Your instructions: Update the World TB Day text from "Today is World" down to "involved with TB?", replacing "public health" with "global health" throughout.

Today is World TB Day, and this year's focus is on finding and treating the 3 million people with active TB who are missed by public health systems. So I invited my friend Dr. Paul Farmer, one of the most innovative, admired, passionate and compassionate people working in public health, to answer a few questions about TB, focusing on how and why he has devoted so much time to this disease, and what he sees as the road ahead in our quest to serve every person who is vulnerable to TB and ensure that high-quality treatment is available to all who need it so that no one dies.

Paul, thanks so much for your insights. Let's start by understanding how you got started working on TB, a common--and in many cases lethal--infectious disease that kills 4,000 people every day, nearly all of them in developing countries. How did you first get involved with TB?

Entries shown:
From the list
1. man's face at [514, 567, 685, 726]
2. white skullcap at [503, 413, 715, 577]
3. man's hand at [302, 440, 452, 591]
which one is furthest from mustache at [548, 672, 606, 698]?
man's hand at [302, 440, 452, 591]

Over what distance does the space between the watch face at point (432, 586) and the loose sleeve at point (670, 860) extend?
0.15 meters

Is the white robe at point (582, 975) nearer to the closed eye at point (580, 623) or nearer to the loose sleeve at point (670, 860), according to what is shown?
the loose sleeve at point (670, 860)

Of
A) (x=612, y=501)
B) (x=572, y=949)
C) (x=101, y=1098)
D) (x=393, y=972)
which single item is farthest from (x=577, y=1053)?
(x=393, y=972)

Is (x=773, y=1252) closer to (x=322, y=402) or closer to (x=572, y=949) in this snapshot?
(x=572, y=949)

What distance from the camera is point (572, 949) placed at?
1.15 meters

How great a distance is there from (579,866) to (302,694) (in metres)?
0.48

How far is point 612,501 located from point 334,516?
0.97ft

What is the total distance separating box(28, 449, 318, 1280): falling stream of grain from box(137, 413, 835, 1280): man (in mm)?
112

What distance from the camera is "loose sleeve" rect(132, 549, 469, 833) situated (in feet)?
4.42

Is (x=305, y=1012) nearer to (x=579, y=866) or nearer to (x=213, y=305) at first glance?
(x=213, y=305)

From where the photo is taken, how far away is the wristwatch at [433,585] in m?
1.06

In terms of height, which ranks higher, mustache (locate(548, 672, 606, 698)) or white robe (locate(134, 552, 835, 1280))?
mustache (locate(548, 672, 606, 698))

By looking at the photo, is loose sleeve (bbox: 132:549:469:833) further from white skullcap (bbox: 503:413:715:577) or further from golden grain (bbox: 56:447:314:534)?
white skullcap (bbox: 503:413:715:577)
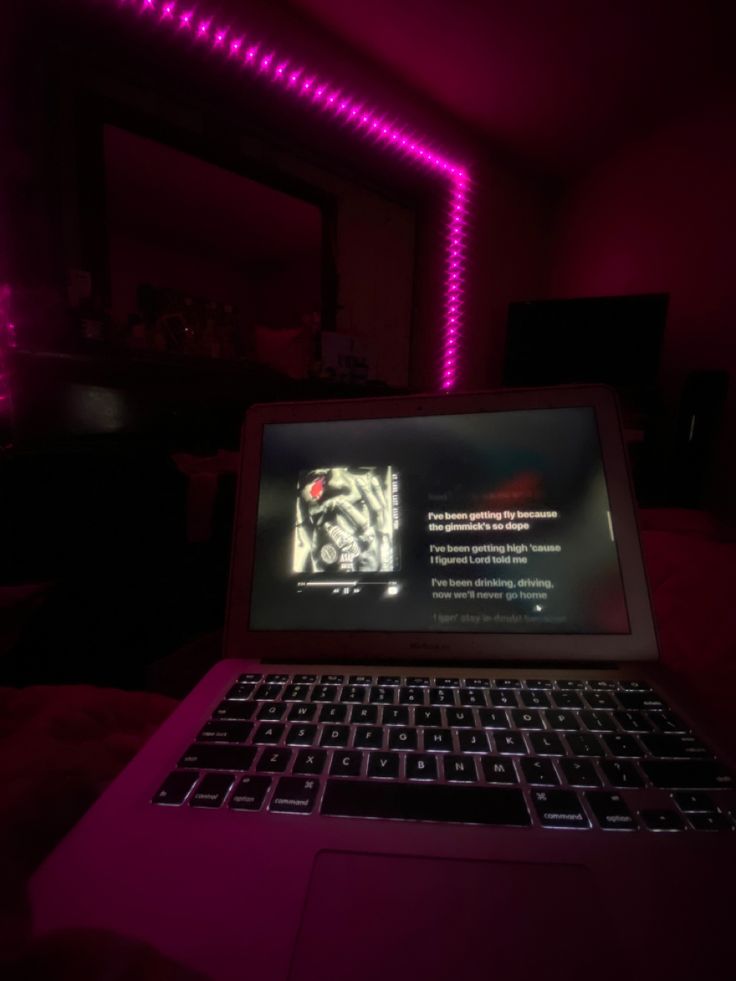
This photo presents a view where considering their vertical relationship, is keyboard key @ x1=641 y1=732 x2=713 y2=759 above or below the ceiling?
below

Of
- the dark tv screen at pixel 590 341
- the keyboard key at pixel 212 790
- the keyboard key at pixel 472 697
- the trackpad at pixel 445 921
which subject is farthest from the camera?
the dark tv screen at pixel 590 341

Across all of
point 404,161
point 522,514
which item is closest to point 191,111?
point 404,161

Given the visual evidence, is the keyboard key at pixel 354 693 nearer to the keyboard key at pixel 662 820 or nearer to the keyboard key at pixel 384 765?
the keyboard key at pixel 384 765

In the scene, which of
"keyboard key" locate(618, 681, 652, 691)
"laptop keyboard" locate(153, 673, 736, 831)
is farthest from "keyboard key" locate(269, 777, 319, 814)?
"keyboard key" locate(618, 681, 652, 691)

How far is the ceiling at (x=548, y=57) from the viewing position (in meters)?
1.77

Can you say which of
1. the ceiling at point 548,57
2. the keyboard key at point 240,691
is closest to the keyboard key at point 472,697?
the keyboard key at point 240,691

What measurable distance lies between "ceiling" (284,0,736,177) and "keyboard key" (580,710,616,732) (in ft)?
7.84

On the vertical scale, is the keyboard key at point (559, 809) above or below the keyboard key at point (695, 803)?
below

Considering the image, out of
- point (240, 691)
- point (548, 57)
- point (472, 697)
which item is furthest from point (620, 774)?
point (548, 57)

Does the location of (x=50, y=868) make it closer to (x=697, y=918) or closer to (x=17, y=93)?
(x=697, y=918)

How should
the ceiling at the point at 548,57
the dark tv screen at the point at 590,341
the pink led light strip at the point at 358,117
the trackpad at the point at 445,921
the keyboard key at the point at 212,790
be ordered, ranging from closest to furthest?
the trackpad at the point at 445,921, the keyboard key at the point at 212,790, the pink led light strip at the point at 358,117, the ceiling at the point at 548,57, the dark tv screen at the point at 590,341

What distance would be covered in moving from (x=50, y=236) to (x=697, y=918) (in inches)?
75.9

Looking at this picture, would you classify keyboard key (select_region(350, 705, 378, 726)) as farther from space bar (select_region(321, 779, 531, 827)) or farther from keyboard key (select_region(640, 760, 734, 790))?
keyboard key (select_region(640, 760, 734, 790))

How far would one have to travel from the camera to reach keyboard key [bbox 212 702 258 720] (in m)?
0.42
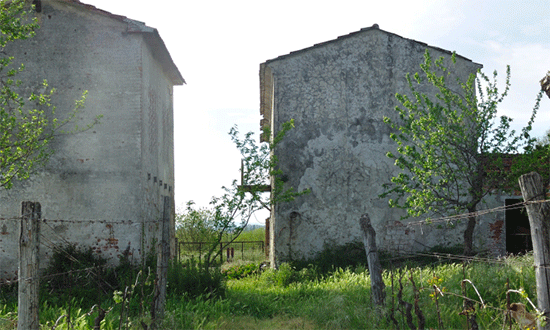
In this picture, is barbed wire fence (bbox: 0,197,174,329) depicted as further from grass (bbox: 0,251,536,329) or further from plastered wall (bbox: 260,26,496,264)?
plastered wall (bbox: 260,26,496,264)

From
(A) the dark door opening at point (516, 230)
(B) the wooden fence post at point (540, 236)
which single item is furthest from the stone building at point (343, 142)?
(B) the wooden fence post at point (540, 236)

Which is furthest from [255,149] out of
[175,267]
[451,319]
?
[451,319]

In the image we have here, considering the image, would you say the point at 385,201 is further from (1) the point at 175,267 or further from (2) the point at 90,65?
(2) the point at 90,65

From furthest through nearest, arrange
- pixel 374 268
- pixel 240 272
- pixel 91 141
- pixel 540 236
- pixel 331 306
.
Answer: pixel 240 272 < pixel 91 141 < pixel 331 306 < pixel 374 268 < pixel 540 236

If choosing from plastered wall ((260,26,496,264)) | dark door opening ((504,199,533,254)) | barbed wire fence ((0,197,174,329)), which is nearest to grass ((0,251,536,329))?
barbed wire fence ((0,197,174,329))

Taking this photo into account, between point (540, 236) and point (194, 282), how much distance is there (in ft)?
23.3

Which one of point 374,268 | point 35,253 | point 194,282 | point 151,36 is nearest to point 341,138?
point 151,36

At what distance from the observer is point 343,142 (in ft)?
48.8

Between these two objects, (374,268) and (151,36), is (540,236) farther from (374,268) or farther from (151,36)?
(151,36)

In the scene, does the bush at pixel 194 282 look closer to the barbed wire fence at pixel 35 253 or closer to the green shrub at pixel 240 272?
the barbed wire fence at pixel 35 253

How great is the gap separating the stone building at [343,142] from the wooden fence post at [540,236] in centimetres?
939

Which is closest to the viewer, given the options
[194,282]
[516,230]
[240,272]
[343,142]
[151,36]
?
[194,282]

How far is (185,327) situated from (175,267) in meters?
2.85

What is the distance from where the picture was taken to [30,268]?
602 centimetres
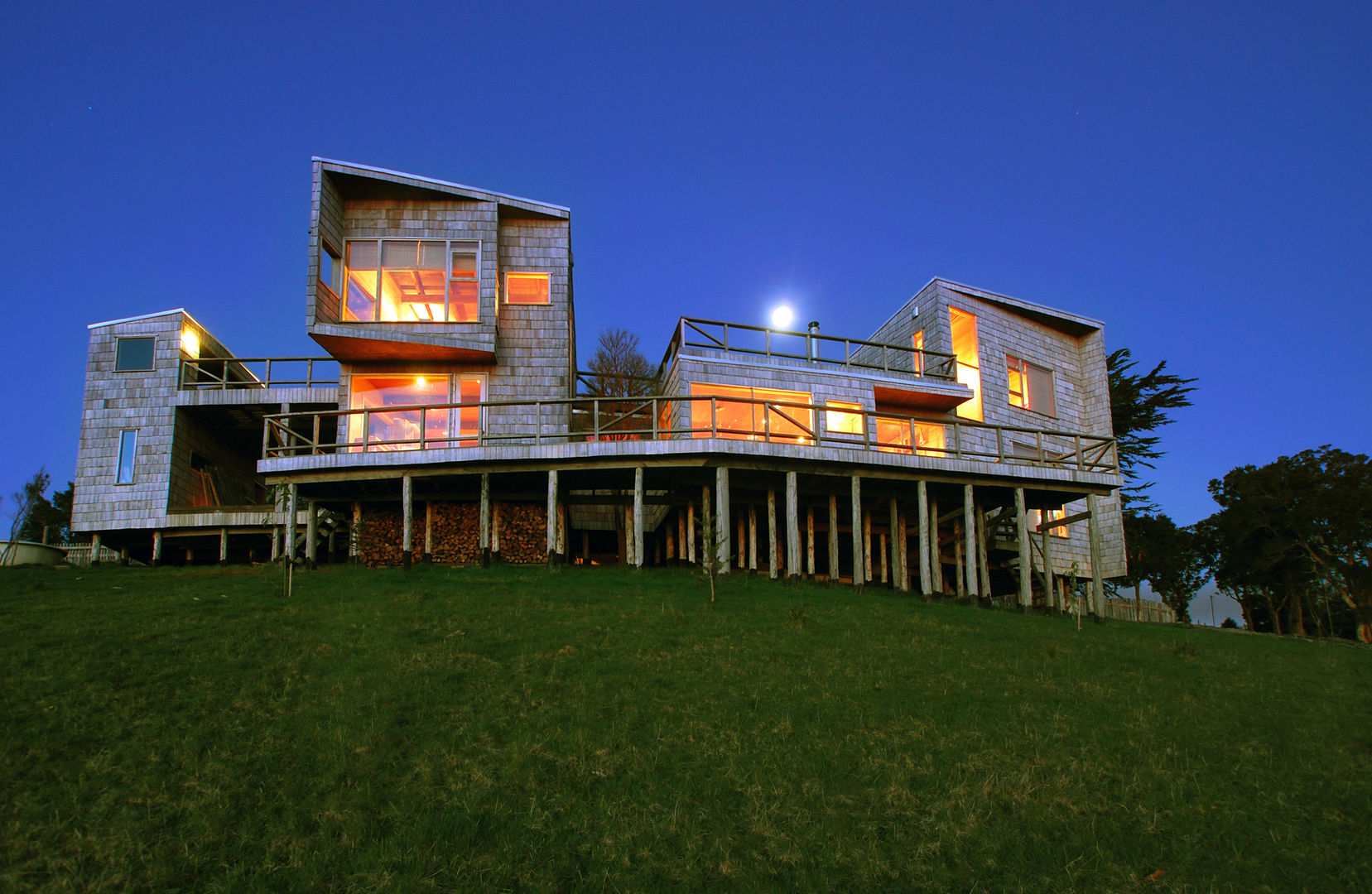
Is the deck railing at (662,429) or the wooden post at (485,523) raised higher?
the deck railing at (662,429)

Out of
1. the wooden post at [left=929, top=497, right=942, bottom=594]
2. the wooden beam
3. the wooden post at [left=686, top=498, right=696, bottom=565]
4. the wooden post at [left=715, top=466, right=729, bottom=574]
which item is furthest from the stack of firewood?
the wooden post at [left=929, top=497, right=942, bottom=594]

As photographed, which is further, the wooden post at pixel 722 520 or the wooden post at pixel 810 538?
the wooden post at pixel 810 538

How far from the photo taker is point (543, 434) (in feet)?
68.4

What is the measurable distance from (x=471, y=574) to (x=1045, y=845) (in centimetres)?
1180

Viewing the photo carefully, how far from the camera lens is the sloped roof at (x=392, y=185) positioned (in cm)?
2130

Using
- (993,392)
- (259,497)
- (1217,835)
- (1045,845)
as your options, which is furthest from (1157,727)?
(259,497)

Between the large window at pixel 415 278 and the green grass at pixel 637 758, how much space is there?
1009 centimetres

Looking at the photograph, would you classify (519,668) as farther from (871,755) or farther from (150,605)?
(150,605)

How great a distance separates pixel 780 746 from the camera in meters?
8.41

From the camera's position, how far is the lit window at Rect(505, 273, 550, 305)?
74.1ft

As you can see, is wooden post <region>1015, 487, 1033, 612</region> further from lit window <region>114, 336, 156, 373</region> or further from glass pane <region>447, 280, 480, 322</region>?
lit window <region>114, 336, 156, 373</region>

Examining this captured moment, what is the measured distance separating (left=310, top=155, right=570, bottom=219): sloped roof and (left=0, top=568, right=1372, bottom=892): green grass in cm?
1225

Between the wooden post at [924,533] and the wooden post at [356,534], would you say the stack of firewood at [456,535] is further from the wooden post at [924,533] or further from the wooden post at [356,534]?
the wooden post at [924,533]

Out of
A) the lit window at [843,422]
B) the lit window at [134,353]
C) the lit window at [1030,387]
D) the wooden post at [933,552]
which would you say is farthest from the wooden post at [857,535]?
the lit window at [134,353]
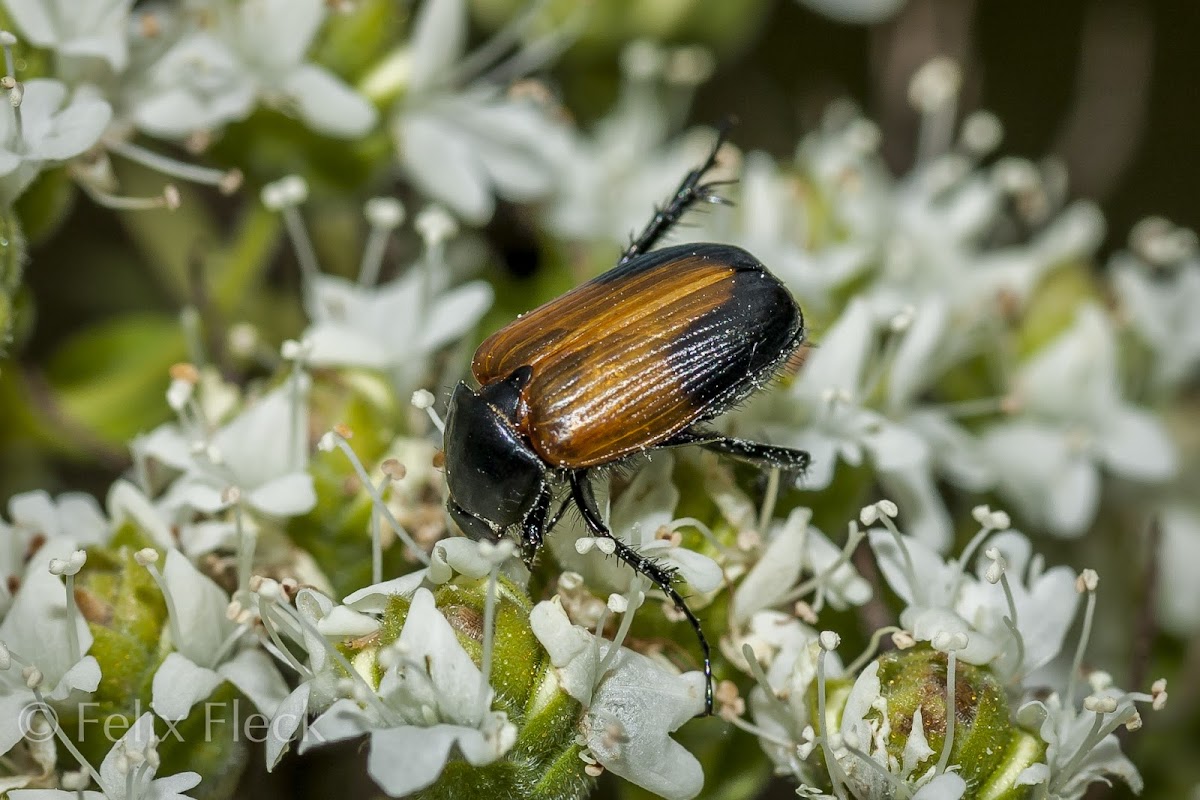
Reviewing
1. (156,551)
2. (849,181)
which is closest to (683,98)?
(849,181)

Solved problem:
Today is World TB Day, and this year's focus is on finding and treating the 3 million people with active TB who are missed by global health systems. So I invited my friend Dr. Paul Farmer, one of the most innovative, admired, passionate and compassionate people working in global health, to answer a few questions about TB, focusing on how and why he has devoted so much time to this disease, and what he sees as the road ahead in our quest to serve every person who is vulnerable to TB and ensure that high-quality treatment is available to all who need it so that no one dies.

Paul, thanks so much for your insights. Let's start by understanding how you got started working on TB, a common--and in many cases lethal--infectious disease that kills 4,000 people every day, nearly all of them in developing countries. How did you first get involved with TB?